→ DEINE AUFGABE
Überarbeite im Text über die ausstehende Aufforstung in Frankfurt den Teil beginnend bei "Stadt: Ersatzfläche wird" und endend bei "finden dort Platz.". Schreib ihn neu und setz dabei überall "Stellplatz" statt "Parkplatz" ein.

→ TEXTABSCHNITT
- - -

Die Stadt ließ vor fast 20 Jahren rund zwei Hektar Wald roden, eine Fläche von drei Fußballfeldern, um für die Fußball-WM 2006 ein neues Stadion zu bauen, das inzwischen offiziell Deutsche Bank Park heißt. 2002 bekam die Stadt die Genehmigung dafür - verbunden mit der Auflage, die gleiche Fläche Wald wieder aufzuforsten. Doch das hat die Stadt bis heute nicht getan.

Stadt: Ersatzfläche wird für EM 2024 gebraucht

Dabei ist die Fläche zur Aufforstung längst festgelegt: Es handelt sich um eine Lichtung an der Isenburger Schneise im Stadtwald, die derzeit bei Spielen oder Konzerten im WM-Stadion als Parkplatz genutzt wird. Rund 1.500 Autos finden dort Platz.

Diese Fläche wird jedoch, wie das städtische Umweltdezernat auf hr-Anfrage mitteilt, noch bis zur Fußball-Europameisterschaft 2024 als Parkplatz gebraucht. Im Frankfurter Stadion sollen fünf EM-Spiele ausgetragen werden. Erst danach könne man sich um die Aufforstung kümmern, heißt es vom Umweltdezernat.

Verantwortlich sind drei Grünen-Politikerinnen

Rund 20 Jahre nach der Rodung würde Frankfurt dann anfangen, Ersatz zu schaffen - eventuell. Konkret beschlossen sei noch nichts, räumt das städtische Umweltdezernat ein, das die Grünen-Politikerin Rosemarie Heilig führt. Der hessischen Umweltministerin Priska Hinz, ebenfalls Grüne, ist das offenbar zu gemächlich. Auf hr-Anfrage kritisiert ihre Sprecherin ein "Vollzugsdefizit" bei der vereinbarten Aufforstung.

Laut Aufforstungsbescheid des Regierungspräsidiums von 2002 sollte die Stadt nach dem Stadionbau den gerodeten Wald "zeit- und ortsnah" wieder aufforsten. Eine konkrete Frist wurde nicht gesetzt, aber rund 20 Jahre später können wohl kaum als zeitnah gelten.

Das Umweltministerium verlangt, das Defizit müsse "so zügig wie möglich" behoben werden. Von der Fußball-EM als Grund für einen Aufschub ist nicht die Rede. Außerdem will das Ministerium Sanktionen gegen die Stadt Frankfurt prüfen. Das Umweltministerium ist die oberste Forstbehörde in Hessen.

- - -

→ DATEN

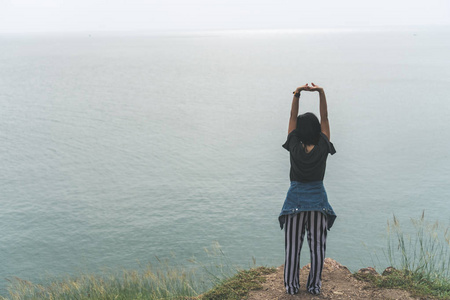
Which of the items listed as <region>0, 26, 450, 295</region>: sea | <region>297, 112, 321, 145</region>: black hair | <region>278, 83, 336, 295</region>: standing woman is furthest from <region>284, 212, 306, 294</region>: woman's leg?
<region>0, 26, 450, 295</region>: sea

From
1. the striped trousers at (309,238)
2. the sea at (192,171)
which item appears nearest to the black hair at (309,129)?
the striped trousers at (309,238)

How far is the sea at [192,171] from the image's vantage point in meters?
14.9

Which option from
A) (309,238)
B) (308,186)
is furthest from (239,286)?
(308,186)

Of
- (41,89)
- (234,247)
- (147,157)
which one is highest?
(41,89)

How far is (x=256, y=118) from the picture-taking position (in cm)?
3450

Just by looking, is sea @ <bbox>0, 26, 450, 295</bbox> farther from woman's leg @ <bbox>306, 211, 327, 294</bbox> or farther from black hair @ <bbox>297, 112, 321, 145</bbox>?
black hair @ <bbox>297, 112, 321, 145</bbox>

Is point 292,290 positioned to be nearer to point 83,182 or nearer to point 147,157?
point 83,182

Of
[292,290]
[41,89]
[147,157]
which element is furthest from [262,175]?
[41,89]

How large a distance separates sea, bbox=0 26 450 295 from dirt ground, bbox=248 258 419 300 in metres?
1.85

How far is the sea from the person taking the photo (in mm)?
14883

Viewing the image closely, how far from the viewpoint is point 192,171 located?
2272 centimetres

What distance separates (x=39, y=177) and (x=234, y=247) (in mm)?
11446

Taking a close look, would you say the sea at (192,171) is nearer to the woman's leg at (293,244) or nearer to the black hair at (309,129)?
the woman's leg at (293,244)

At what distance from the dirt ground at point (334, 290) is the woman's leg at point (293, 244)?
0.20m
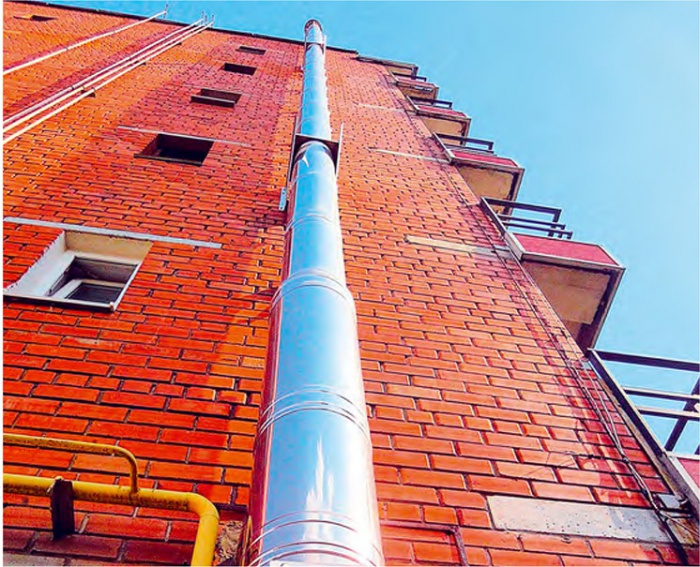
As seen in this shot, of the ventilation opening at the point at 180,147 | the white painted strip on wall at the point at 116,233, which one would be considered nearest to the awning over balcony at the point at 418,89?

- - -

→ RICHTIGE ANTWORT
Stadt: Ersatzfläche wird für EM 2024 gebraucht

Dabei ist die Fläche zur Aufforstung längst festgelegt: Es handelt sich um eine Lichtung an der Isenburger Schneise im Stadtwald, die derzeit bei Spielen oder Konzerten im WM-Stadion als Stellplatz genutzt wird. Rund 1.500 Autos finden dort Platz.